EXCERPT PROVIDED
Processing Of Polymer Composites
Hand lay-up is an open contact moulding in one-sided moulds and is the least costly and most commonly used process for making fiberglass composite products and is the most common method of producing composites parts in the aircraft industry. Usually a special gel coat is sprayed against the mould before the layers of fabric are applied and this gel coat provides a high surface quality and a non-tacky surface. This is the slowest of the many processes for forming reinforced thermosets, but also the cheapest in mould costs. There is no size restriction on the articles to be laid up, and the method allows the designer remarkable flexibility. Changes to the design are easily made by altering the inexpensive molds. But clearly the quality of the products depends on the care used by the layup operator [9].

SUPPLIED DATA

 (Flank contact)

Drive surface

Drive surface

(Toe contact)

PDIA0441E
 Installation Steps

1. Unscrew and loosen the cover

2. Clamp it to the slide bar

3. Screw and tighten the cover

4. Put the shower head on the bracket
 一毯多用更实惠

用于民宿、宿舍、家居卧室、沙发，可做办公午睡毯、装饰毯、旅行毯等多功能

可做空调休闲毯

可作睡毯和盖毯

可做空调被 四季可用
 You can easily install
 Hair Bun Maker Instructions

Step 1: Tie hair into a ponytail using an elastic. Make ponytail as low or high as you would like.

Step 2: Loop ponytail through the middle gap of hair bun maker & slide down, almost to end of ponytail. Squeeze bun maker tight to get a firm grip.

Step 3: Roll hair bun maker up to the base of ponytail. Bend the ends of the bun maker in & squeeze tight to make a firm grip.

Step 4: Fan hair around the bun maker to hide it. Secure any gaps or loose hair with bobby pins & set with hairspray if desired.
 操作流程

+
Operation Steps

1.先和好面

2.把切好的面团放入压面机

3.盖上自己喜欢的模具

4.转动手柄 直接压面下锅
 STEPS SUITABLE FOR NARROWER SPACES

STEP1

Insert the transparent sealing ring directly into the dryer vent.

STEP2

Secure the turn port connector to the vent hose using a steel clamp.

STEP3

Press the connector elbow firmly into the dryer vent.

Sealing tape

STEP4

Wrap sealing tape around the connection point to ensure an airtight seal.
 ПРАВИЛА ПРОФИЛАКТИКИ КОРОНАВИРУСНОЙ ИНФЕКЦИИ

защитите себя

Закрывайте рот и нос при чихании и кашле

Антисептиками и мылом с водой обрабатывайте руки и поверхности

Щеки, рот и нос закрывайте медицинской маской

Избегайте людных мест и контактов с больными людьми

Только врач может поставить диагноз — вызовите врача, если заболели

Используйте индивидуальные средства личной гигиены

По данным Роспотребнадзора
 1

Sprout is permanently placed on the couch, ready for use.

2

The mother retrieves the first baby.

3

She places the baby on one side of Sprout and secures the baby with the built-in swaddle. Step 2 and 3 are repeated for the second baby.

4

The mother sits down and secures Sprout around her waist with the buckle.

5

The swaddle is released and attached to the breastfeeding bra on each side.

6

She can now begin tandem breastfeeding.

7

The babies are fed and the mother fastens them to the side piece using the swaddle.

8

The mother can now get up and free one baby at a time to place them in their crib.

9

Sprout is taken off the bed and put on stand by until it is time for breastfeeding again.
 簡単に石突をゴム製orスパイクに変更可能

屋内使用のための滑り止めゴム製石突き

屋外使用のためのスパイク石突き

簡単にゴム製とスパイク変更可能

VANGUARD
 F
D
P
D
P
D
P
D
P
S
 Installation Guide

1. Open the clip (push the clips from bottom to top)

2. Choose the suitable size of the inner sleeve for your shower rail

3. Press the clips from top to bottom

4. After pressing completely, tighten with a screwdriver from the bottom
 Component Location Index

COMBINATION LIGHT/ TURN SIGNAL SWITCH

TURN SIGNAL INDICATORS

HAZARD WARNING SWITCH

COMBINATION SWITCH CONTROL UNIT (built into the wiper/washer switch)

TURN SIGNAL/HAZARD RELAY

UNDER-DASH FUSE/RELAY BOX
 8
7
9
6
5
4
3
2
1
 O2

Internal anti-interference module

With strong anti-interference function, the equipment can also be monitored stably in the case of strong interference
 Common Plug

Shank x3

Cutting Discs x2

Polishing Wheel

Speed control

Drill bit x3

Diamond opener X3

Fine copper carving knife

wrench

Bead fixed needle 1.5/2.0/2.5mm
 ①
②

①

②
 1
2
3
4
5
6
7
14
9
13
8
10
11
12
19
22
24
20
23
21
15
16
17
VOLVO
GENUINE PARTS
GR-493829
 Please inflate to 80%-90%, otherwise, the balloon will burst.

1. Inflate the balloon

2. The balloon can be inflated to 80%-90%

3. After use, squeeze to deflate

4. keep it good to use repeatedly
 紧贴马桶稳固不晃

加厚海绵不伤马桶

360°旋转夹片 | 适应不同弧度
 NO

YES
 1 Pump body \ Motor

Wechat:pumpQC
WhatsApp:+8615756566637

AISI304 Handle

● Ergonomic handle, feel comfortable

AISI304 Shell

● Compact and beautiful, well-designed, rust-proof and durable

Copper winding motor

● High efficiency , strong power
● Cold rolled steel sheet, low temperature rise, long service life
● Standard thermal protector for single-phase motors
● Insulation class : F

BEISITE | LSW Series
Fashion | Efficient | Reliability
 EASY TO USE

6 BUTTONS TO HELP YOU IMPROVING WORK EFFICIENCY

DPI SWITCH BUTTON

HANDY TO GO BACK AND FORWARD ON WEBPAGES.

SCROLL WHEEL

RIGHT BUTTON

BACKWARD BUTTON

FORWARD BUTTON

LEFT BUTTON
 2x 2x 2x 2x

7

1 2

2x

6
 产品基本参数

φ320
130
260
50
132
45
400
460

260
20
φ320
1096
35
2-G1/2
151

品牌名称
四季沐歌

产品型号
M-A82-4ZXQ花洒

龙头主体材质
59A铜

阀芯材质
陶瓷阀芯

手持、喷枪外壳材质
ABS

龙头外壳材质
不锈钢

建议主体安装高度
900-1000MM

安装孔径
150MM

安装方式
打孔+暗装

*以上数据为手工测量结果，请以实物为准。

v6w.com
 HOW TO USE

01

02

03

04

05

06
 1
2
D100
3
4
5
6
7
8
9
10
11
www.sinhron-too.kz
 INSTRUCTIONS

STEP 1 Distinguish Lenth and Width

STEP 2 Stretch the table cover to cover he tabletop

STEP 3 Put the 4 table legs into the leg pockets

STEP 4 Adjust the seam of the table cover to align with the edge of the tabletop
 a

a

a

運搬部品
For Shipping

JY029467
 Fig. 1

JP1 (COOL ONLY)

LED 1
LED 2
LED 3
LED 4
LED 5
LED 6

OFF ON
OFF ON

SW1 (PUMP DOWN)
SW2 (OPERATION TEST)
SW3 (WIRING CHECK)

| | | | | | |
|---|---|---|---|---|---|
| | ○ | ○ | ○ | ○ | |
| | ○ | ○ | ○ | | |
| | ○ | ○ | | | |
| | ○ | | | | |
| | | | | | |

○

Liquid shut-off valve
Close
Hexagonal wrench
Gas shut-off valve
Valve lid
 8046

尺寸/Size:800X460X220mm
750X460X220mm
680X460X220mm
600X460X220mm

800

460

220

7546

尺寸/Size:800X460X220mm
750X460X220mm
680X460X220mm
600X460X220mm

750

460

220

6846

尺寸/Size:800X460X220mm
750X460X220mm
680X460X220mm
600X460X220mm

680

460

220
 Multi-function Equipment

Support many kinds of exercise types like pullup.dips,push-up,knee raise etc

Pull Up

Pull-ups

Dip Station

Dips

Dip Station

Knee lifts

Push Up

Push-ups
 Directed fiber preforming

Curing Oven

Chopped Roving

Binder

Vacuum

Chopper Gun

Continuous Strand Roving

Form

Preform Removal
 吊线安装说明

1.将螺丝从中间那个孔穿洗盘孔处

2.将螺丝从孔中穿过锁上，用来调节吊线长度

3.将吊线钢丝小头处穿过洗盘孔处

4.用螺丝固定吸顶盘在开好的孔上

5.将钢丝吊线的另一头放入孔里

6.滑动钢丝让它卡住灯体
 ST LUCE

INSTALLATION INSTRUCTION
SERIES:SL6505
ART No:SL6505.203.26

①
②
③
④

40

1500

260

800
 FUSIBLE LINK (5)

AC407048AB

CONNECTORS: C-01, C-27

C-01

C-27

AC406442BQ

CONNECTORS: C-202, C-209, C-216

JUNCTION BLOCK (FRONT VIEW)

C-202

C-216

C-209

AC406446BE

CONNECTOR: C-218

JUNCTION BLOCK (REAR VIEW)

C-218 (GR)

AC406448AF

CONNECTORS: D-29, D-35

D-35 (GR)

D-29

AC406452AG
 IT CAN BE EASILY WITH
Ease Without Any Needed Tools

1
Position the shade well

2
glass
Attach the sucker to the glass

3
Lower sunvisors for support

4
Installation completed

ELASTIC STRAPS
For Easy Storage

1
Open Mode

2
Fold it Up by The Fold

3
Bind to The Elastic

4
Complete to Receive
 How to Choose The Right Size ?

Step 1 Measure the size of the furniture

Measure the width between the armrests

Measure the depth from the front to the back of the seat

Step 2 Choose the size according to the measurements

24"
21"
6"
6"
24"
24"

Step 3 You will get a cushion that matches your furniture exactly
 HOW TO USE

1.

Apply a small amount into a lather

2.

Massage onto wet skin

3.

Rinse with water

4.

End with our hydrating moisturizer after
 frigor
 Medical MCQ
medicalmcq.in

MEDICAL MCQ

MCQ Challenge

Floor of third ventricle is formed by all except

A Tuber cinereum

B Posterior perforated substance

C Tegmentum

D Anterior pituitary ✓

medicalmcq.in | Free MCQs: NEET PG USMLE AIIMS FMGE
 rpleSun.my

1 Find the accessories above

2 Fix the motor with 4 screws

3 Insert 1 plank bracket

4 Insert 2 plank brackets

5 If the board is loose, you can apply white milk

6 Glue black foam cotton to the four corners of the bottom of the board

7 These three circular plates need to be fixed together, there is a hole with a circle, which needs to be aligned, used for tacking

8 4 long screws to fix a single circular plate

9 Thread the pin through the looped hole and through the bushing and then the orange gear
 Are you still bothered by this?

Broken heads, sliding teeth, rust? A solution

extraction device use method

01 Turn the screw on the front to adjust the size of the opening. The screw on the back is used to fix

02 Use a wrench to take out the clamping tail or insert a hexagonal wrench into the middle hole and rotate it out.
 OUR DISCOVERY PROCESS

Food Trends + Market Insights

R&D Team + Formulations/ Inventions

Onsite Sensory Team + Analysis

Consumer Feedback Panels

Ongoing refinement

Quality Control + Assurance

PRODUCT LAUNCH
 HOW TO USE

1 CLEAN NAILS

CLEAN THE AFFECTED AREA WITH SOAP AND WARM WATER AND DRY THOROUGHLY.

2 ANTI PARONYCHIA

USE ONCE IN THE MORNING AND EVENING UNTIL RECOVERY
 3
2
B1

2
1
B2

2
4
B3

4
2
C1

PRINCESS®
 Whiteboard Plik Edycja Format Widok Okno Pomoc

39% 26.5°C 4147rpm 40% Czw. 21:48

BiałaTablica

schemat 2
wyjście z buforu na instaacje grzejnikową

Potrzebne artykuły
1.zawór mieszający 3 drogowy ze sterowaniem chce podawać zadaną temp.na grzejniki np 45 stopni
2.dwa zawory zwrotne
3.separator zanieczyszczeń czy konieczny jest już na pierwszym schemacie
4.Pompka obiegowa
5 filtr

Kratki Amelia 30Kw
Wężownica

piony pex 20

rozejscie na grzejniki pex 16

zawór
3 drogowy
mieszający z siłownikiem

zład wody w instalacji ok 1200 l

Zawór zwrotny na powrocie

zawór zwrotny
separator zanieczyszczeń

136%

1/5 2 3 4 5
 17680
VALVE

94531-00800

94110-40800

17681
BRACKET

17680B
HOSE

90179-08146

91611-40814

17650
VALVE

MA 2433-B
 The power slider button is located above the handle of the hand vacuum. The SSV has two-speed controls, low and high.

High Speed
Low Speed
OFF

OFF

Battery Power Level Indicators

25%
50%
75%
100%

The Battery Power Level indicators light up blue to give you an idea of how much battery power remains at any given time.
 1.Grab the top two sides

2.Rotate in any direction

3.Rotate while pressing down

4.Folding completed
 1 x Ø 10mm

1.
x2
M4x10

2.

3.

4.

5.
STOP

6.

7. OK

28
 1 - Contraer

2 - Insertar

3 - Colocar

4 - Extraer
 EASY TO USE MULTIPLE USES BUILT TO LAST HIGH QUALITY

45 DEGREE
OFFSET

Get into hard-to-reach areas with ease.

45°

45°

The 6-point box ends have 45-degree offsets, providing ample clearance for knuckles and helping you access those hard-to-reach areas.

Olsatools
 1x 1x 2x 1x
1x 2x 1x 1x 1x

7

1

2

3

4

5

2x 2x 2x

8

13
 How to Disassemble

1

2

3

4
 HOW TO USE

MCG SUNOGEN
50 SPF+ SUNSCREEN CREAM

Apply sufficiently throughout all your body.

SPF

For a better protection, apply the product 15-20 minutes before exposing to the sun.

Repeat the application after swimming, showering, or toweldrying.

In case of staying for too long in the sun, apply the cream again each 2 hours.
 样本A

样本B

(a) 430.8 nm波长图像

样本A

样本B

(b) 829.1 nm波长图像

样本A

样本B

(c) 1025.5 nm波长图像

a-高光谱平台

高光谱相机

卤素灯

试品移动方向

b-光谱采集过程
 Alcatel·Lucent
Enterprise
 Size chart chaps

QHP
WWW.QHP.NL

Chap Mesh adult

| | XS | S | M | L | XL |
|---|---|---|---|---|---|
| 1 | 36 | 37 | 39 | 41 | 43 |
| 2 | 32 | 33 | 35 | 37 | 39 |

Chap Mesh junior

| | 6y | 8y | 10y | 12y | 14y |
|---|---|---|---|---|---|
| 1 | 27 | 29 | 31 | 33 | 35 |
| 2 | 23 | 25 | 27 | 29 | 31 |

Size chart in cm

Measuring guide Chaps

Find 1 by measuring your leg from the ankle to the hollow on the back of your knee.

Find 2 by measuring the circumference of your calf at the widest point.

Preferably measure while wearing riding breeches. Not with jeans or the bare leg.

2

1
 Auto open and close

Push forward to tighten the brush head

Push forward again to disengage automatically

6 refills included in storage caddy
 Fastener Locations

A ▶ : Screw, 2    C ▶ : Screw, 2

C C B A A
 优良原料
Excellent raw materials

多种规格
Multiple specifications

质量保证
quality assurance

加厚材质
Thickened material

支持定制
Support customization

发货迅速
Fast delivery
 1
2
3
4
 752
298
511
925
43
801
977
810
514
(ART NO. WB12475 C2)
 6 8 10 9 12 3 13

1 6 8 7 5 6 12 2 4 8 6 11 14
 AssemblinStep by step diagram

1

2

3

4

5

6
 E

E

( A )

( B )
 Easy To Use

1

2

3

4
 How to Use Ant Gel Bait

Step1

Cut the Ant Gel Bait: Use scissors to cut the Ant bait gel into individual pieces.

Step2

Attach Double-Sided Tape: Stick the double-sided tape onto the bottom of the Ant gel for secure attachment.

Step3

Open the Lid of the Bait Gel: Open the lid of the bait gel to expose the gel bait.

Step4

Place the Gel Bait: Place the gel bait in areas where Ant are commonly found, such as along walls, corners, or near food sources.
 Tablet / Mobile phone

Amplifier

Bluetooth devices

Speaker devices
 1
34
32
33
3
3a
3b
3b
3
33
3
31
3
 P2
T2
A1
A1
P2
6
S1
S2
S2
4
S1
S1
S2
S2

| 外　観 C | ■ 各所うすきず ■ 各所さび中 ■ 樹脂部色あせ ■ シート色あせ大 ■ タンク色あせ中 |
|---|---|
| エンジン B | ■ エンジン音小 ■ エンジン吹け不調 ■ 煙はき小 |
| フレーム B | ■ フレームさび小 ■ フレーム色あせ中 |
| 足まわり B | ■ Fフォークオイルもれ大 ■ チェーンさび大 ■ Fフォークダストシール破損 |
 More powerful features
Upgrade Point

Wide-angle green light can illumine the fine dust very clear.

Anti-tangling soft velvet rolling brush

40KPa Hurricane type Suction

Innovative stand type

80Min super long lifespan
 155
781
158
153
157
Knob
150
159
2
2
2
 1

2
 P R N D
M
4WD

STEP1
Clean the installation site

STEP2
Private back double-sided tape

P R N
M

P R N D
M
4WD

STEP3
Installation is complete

PROBLEMS AND TASKS
**1.** Write out the passage on processing polymer composites from "Processing Of Polymer" up to and including "layup operator [9].".
**2.** Extend the passage on processing polymer composites beyond its final sentence.
The rows above come from a separate source.

RESPONSE LIST
**1.**
Processing Of Polymer Composites
Hand lay-up is an open contact moulding in one-sided moulds and is the least costly and most commonly used process for making fiberglass composite products and is the most common method of producing composites parts in the aircraft industry. Usually a special gel coat is sprayed against the mould before the layers of fabric are applied and this gel coat provides a high surface quality and a non-tacky surface. This is the slowest of the many processes for forming reinforced thermosets, but also the cheapest in mould costs. There is no size restriction on the articles to be laid up, and the method allows the designer remarkable flexibility. Changes to the design are easily made by altering the inexpensive molds. But clearly the quality of the products depends on the care used by the layup operator [9].

**2.**
Fabrication of GFRP by hand layup
Curing Process:
Thermal Curing: In thermal curing the oven comprises a plurality of side walls defining an enclosed oven chamber and a heating element for heating the air within the oven chamber. An intake blower is configured to receive air from the ambient and force the ambient air into the oven chamber, thereby maintaining the air pressure therein at a relatively higher pressure than the pressure of the ambient air. This prevents airborne particulate contaminants from being drawn into the oven chamber. An air filter operatively associated with the intake blower to filter the air forced into the oven chamber. The oven also has an exhaust blower configured to draw air from the oven chamber and exhaust the air to the ambient. The exhaust blower works in conjunction with the intake blower to provide air exchange with the ambient while maintaining the relatively higher pressure state within the oven chamber.
Infrared Curing:
Infrared energy is a form of radiation, which falls between visible light and microwaves in the electromagnetic spectrum. Like other forms of electromagnetic energy, IR travels in waves and there is a known relationship between the wavelength, frequency and energy level. That is, the energy (temperature) increases as the wavelength decreases as shown in fig shown Unlike convection, which first heats air to transmit energy to the part, IR energy may be absorbed directly by the coating. It may also be reflected or transmitted to the substrate. When the equipment is properly matched with the application either absorption or transmission (to heat the part) may become the primary method used to achieve cure.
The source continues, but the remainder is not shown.